She laughed a little to herself, not mirthfully, as she strolled through the intense light of the Northern night, her Kossack following like her shadow. A poor drudge like that servant woman in Jura had been content with her life, whilst she, the Princess Napraxine, in all the perfection of youth, beauty, and great rank, was often so dissatisfied with it that she could have drugged herself out of it with morphine from sheer ennui!

What was the use of the highest culture, if that was all it brought you? A whimsical fancy crossed her that she wished her Kossack would try and assassinate her; it would be something new, it might make her life seem worth the having, if somebody would try and take it away. She was only three-and-twenty years old, and her future seemed so immensely long that she felt tired at the very prospect of it, as one feels tired at the sight of a long dull road which one is bound to follow.

The eternal monotony of the great world would be for ever about her. She had too great rank, too great riches, for ambition to present any prizes to her. To attempt to thrust Platon Napraxine into high offices of the State would have been as absurd as to make a bear out of Finland a magistrate or a general. He was a very great noble, but he would never have wit enough even to play a decent hand at whist, much less to conduct a negotiation or sway a Council.

‘One might have had ambition for Othmar,’ she thought involuntarily, as his image rose unsummoned from the sea of silvery shadows around her; ‘he had none for himself, but he might have been spurred, stimulated, seduced, by a woman he had loved. There would have been many things possible to him; the financier is the king, the Merlin, of the modern world, and might become its Arthur also.’

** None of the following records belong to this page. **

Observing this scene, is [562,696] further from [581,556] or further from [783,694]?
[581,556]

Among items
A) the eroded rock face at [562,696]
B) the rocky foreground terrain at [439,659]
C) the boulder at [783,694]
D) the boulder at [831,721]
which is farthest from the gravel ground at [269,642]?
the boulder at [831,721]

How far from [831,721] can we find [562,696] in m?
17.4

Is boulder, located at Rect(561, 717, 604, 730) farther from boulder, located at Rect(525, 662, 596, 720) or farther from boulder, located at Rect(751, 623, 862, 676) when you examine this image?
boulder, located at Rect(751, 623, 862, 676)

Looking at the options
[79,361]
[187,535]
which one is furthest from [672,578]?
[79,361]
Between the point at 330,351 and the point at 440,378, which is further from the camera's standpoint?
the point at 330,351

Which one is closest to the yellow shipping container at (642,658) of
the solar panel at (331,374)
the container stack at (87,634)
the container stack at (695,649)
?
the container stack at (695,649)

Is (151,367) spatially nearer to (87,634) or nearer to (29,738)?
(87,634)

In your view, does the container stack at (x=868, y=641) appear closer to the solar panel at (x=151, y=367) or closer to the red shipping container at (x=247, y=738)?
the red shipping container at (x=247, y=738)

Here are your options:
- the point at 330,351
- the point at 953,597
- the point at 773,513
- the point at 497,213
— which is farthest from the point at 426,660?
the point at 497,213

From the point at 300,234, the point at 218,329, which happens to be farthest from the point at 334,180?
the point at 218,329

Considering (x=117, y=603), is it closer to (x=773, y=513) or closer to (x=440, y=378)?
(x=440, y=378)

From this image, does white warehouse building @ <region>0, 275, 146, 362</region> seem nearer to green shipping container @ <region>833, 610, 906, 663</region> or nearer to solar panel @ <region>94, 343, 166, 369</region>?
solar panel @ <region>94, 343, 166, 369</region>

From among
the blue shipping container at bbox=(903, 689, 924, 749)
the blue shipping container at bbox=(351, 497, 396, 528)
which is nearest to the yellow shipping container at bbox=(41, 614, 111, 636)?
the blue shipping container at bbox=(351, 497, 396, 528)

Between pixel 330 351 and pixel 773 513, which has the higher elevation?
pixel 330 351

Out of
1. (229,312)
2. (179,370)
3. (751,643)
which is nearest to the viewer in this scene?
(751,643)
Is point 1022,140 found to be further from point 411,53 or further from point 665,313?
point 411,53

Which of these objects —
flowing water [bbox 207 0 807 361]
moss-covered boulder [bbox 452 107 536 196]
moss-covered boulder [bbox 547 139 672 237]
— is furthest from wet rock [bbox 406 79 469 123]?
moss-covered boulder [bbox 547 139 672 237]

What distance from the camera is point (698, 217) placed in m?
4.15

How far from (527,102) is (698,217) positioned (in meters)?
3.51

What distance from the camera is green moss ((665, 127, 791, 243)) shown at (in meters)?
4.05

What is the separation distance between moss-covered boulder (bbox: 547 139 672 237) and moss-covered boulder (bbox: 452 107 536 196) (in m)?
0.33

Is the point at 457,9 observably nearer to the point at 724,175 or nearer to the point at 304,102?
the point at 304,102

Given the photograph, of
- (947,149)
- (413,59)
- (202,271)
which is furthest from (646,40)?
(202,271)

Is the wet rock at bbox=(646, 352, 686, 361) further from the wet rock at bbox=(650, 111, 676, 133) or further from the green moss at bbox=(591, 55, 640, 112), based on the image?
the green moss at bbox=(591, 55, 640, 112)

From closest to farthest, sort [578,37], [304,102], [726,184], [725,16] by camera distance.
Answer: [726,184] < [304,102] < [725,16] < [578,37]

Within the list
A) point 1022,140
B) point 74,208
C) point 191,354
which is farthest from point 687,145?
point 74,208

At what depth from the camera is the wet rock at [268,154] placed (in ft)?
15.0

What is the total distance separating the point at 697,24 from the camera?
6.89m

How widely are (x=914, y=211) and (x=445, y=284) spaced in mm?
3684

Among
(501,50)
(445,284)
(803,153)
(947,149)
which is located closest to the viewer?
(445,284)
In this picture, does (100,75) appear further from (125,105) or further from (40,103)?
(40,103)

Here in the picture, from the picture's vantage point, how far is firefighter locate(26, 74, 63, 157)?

She thought with impatience of that summer night, as it was shining on the towers and woods of Amyôt. She felt as if something of her own had been stolen from her, some allegiance due to her unlawfully transferred. He should have had patience, he should have waited on her will, he should have accepted her rebuffs, he should have followed her steps through life as the Kossack was following them through the dewy grass.

Poor stupid Geraldine would have been grateful to do so much, or Seliedoff, or so many others. Othmar alone had dared to say to her, ‘I will be nothing or all.’

Therefore his memory abided with her and moved her, and had power over her, and at times an irritable gnawing sense of something which might have been stole upon her. What could that child give him at Amyôt?—white limbs, clear eyes, a rose-bloom of blushes; but besides? what sympathy, comprehension, inspiration? what of the higher delights of the passions?

The thought of him irritated her. There was a defiance, an insolence, in his assumption of being able to command his destiny in independence of herself, which offended her; it was unlike what others did. She was aware that it was done out of bravado, or so she believed; but it was not thus that the fates on which she had deigned to lay her finger had usually been closed. Something even of contempt for him at seeking such a refuge from herself mingled with her irritation. It seemed to her weak and commonplace.

‘Madame,’ said the voice of Melville through the shadows, ‘is it quite safe to ramble so late, despite the trusty Kossack and his lance?’

She turned; her head enwrapped in gossamer, till he saw nothing but the cloud of lace and the two dusky, jewel-like eyes.